* _PAGE EXCERPT_:

Building a Churn Prediction Model: What Data You Actually Need

March 31, 2026|By Brantley Davidson|CEO & Founder, Prometheus Agency

AI Strategy•

Customer Retention•

Revenue Operations

8 min

Key Takeaways

Start with the data and the churn definition — not the algorithm. The algorithm matters far less than the quality of your input features.
Define one churn type (subscription cancellation, non-renewal, behavioral, or revenue churn) and one prediction horizon before building anything
Top predictive features: engagement frequency, product adoption breadth, support history, contact turnover, and payment behavior
Avoid over-weighting NPS scores, firmographics, and self-reported satisfaction — all are weak or lagging predictors
Logistic regression is the right starting point for most teams — MIT 2023 found simpler models consistently drove better retention outcomes because teams could actually act on them
Gartner 2025: automated churn early-warning systems reduce annual churn by 3.1 percentage points on average — at $1M ARR, that is $30,000/year from a model that runs automatically

How to build a churn prediction model that actually works — the right data inputs, how to define churn correctly, which algorithm to choose, and how to connect predictions to CRM actions.

Cover image for churn prediction model guide

How to build a churn prediction model that actually works — the right data inputs, how to define churn correctly, which algorithm to choose, and how to connect predictions to CRM actions.

A churn prediction model tells you which customers are likely to leave before they do. In theory, straightforward. In practice, most organizations build the wrong model — or no model at all — because they start with the algorithm instead of the data.

The algorithm choice matters less than most people think. Logistic regression and gradient boosting both produce useful churn predictions if the input data is right. The same models produce useless predictions if the input data is wrong. The work of building a churn model that actually drives retention outcomes is mostly about data preparation, feature engineering, and outcome definition — not algorithm selection.

* _COLLECTED MATERIAL_:
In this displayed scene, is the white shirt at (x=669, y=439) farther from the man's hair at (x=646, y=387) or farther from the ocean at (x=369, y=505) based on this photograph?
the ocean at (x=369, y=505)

* _GIVEN TASK_:
Please summarize the churn model article in two sentences.

* _EXERCISE SOLUTION_:
The article holds that a useful churn prediction model depends mainly on data preparation, feature engineering, and a clear churn definition rather than on the choice of algorithm, and it advises fixing one churn type and one prediction horizon before building anything. It names engagement frequency, product adoption breadth, support history, contact turnover, and payment behavior as the top predictive features, recommends logistic regression as the starting point for most teams, and cites Gartner's 2025 finding that automated churn early-warning systems reduce annual churn by 3.1 percentage points on average.